A current limitation of our solution is that, for each state s of the slicing criterion, only a single transition path from the initial state to state s is sliced. This path is determined non-deterministically from the set of all possible paths from the initial state to state s. To overcome this limitation, rule schemes comprising a kernel rule and a set of multi-rules (see, e.g., [26, 27]) would have to be supported by our approach. Then, a rule scheme for creating a state with an arbitrary number of incoming transitions could be included in the configuration of our slicer, which in turn leads to the desired effect during model slicing.
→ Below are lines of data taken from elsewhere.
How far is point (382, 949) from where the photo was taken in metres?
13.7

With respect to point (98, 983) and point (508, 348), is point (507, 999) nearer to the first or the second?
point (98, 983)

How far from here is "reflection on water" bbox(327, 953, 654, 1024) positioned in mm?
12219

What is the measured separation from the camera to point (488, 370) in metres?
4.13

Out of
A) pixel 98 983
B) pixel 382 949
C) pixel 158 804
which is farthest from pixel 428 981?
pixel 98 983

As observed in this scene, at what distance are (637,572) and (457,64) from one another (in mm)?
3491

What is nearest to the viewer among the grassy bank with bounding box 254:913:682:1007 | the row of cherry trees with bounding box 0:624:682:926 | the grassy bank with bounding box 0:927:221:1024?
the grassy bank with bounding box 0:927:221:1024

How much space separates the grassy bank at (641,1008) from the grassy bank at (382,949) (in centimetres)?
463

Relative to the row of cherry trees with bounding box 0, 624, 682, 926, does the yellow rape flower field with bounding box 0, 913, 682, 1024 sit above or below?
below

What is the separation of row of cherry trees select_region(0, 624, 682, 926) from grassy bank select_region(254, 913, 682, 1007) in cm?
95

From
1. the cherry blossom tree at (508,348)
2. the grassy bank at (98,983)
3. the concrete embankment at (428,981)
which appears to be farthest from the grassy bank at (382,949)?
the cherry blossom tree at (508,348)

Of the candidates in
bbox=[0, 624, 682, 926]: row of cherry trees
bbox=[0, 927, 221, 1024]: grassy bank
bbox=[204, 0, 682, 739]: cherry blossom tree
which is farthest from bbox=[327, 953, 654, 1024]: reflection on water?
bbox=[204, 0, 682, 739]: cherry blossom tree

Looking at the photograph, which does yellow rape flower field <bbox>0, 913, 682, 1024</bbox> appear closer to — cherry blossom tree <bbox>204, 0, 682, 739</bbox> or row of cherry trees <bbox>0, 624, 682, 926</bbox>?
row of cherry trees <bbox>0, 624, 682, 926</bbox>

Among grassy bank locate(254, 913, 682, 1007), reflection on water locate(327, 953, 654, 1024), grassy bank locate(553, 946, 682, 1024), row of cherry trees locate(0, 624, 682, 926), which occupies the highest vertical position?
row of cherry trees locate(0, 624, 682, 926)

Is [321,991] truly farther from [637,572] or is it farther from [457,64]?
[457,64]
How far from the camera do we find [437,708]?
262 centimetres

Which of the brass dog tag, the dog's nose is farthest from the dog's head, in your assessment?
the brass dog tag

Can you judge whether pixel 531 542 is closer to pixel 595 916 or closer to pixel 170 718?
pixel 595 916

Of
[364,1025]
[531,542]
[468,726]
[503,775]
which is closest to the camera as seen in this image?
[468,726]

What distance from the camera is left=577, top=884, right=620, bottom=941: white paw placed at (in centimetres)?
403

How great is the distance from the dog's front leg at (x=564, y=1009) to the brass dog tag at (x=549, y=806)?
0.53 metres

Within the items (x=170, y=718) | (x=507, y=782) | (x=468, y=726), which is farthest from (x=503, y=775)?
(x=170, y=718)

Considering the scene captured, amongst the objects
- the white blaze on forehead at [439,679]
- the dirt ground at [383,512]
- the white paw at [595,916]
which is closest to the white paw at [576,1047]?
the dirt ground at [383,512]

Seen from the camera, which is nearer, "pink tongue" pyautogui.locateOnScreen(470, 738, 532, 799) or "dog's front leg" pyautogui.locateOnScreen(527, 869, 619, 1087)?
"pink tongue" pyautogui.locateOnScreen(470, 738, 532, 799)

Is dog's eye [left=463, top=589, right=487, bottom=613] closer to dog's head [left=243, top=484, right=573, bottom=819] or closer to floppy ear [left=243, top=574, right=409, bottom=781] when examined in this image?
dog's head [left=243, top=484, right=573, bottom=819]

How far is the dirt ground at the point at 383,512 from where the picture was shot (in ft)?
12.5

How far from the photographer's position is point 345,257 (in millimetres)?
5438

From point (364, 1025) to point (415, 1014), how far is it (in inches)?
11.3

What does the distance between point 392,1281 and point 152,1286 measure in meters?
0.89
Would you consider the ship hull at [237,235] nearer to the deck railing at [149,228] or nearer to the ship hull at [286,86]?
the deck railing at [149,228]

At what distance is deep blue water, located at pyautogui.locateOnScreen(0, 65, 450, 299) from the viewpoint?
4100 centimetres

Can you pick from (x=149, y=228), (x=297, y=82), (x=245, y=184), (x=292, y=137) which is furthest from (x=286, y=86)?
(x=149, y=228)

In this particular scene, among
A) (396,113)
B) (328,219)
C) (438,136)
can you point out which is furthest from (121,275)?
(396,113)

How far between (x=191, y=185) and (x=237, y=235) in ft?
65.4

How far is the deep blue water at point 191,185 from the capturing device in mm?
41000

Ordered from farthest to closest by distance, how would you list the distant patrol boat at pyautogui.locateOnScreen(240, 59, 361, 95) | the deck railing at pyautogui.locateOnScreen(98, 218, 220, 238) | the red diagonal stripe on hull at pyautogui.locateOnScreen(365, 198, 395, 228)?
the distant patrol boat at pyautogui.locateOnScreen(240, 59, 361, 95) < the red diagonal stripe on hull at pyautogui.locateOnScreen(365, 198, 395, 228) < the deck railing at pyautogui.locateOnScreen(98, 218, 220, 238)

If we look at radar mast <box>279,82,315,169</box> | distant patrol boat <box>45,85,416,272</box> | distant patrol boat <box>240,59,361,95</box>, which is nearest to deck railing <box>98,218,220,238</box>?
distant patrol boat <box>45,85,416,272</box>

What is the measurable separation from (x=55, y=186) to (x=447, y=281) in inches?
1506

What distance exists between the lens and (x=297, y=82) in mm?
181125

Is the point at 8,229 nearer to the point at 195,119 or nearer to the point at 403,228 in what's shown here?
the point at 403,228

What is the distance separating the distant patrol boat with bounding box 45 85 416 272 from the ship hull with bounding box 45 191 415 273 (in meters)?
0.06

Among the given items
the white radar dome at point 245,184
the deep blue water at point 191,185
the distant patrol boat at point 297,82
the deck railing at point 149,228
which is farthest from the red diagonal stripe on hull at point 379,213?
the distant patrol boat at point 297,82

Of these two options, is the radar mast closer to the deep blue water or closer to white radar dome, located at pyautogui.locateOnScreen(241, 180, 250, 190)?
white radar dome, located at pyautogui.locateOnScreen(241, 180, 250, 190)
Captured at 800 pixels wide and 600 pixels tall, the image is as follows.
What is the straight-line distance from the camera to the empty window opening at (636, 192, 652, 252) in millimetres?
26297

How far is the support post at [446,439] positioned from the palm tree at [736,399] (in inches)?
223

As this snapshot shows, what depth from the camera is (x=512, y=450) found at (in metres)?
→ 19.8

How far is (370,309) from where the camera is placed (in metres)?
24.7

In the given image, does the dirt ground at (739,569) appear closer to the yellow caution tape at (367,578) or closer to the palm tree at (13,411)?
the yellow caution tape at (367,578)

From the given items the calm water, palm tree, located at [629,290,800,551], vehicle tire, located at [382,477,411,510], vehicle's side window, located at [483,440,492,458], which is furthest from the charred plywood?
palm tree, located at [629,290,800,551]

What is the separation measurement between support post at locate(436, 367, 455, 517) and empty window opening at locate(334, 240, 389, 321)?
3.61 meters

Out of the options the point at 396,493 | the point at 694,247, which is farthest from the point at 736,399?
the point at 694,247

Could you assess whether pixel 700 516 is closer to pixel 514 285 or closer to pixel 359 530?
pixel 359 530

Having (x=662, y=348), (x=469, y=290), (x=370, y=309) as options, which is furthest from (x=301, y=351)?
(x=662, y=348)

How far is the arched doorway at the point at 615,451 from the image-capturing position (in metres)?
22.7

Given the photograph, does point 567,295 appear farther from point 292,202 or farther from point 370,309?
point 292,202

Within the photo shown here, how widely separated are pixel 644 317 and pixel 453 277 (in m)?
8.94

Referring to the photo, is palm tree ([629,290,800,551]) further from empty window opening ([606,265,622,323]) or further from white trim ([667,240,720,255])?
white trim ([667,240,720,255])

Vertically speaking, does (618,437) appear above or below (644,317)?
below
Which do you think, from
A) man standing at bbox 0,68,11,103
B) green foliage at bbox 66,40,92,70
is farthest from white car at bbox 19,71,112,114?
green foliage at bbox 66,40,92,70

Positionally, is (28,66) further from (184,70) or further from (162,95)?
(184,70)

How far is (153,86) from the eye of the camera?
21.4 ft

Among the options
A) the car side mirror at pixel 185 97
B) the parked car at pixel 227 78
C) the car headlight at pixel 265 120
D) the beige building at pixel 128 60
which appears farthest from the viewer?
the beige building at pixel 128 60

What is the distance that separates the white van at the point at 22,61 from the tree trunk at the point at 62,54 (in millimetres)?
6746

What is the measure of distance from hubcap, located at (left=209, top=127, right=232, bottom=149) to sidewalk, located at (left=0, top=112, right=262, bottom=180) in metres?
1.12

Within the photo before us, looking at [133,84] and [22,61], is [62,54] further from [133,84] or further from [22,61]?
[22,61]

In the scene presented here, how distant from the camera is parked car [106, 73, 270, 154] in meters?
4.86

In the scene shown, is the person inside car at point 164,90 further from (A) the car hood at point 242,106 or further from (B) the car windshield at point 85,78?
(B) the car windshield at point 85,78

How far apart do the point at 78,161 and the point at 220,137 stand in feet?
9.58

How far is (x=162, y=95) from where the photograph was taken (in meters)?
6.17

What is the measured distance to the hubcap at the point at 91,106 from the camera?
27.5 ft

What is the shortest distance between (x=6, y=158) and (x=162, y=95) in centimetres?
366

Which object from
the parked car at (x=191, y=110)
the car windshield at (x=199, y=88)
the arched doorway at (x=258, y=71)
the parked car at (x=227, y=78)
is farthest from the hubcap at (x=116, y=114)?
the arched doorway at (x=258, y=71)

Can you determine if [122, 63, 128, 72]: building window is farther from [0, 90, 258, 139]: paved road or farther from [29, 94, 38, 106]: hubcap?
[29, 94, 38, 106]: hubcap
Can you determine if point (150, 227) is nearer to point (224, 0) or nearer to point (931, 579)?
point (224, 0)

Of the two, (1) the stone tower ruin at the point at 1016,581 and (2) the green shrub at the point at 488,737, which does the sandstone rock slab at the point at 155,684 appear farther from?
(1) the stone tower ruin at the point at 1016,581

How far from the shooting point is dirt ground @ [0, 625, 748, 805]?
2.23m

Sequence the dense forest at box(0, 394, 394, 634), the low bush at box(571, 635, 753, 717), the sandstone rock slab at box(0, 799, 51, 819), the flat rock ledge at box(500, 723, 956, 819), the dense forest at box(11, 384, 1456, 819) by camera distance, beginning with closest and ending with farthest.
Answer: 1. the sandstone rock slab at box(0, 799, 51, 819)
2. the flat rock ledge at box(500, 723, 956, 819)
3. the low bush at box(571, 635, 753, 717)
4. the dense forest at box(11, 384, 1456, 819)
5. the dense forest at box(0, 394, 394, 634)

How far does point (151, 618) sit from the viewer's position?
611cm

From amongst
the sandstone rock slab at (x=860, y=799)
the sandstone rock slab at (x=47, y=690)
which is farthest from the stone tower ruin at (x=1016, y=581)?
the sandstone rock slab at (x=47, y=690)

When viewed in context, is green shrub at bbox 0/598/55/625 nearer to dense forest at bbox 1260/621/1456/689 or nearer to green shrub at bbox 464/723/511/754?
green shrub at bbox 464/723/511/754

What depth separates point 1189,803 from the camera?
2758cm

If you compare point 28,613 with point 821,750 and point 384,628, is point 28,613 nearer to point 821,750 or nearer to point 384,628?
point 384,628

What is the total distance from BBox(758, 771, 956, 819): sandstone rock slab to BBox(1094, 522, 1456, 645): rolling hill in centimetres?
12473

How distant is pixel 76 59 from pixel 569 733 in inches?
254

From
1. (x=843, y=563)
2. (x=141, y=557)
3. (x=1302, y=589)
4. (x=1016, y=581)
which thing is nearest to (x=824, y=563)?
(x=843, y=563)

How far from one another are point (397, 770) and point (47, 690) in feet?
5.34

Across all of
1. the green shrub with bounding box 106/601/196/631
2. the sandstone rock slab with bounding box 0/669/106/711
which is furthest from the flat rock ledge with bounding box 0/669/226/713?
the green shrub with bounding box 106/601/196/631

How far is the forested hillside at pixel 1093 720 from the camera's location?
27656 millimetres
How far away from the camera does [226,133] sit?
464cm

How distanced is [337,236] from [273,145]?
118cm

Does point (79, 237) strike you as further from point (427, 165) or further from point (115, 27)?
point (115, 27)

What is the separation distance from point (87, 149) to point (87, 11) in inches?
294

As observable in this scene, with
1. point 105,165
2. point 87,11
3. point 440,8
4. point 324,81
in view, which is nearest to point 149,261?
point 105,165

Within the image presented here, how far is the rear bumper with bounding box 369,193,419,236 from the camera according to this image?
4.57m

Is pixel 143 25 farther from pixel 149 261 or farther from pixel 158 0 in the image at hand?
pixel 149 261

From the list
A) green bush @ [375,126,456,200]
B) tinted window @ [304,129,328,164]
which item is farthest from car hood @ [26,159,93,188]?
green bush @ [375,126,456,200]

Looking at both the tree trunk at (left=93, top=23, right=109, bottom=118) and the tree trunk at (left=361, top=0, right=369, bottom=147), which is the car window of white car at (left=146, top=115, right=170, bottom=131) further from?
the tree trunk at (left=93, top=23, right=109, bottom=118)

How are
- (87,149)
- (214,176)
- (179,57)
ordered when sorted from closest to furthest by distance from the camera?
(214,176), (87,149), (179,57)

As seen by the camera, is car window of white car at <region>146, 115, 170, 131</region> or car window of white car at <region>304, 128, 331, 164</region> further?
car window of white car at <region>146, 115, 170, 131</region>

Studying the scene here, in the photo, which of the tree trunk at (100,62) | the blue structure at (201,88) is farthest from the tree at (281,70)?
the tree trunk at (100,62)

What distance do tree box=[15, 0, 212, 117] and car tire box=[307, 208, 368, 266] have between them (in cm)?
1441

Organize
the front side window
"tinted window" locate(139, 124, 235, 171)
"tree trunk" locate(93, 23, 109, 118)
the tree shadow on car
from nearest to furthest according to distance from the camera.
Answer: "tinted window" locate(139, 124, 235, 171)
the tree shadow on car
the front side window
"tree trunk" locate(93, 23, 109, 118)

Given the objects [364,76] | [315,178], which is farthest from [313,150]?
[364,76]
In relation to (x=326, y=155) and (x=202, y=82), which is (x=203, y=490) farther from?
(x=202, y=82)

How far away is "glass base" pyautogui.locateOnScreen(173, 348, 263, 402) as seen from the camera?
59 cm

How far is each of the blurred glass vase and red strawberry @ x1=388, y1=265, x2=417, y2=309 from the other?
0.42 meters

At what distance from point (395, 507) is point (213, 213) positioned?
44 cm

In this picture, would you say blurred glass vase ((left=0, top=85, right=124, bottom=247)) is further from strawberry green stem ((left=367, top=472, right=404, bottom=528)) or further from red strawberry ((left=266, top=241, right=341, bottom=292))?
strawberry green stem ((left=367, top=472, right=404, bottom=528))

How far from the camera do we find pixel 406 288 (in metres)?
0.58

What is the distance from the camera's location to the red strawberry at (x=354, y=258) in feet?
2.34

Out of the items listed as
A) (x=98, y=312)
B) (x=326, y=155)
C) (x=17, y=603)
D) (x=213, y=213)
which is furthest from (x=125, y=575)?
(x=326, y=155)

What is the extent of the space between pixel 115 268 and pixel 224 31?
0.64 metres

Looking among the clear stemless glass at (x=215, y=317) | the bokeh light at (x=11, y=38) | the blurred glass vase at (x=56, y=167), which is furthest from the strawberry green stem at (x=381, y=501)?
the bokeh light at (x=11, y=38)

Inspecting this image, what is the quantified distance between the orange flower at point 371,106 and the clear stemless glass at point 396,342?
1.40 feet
We leave such a support for rule schemes for future work.

5.2 A Slicer for Extracting Editable Submodels

In general, editable models adhere to a basic form of consistency which we assume to be defined by the effective meta-model of a given model editor [28]. The basic idea of configuring a model slicer for extracting editable submodels, adopted from [8], is that all creation and deletion rules preserve this level of consistency. Given an effective meta-model, such a rule set can be generated using the approach presented in [28] and its EMF-/UML-based implementation [29, 30].

In our motivating example of Sect. 2, for instance, a consistency-preserving creation rule createTrigger creates an element of type Trigger and immediately connects it to an already existing operation of a class. The operation serves as the callEvent of this trigger and needs to be created first, which leads to a dependency in a model-creating edit script. Thus, if a trigger is included in the slicing criterion, the operation serving as callEvent of that trigger will be implicitly included in the resulting slice since it is created by the slice-creating edit script.

6 Related Work

A large number of model slicers has been developed. Most of them work only with one specific type of models, notably state machines [4] and other types of behavioral models such as MATLAB/Simulink block diagrams [5]. Other supported model types include UML class diagrams [31], architectural models [32] or system models defined using the SysML modeling language [33]. None of these approaches can be transferred to other (domain-specific) modeling languages, and they do not abstract from concrete slicing specifications.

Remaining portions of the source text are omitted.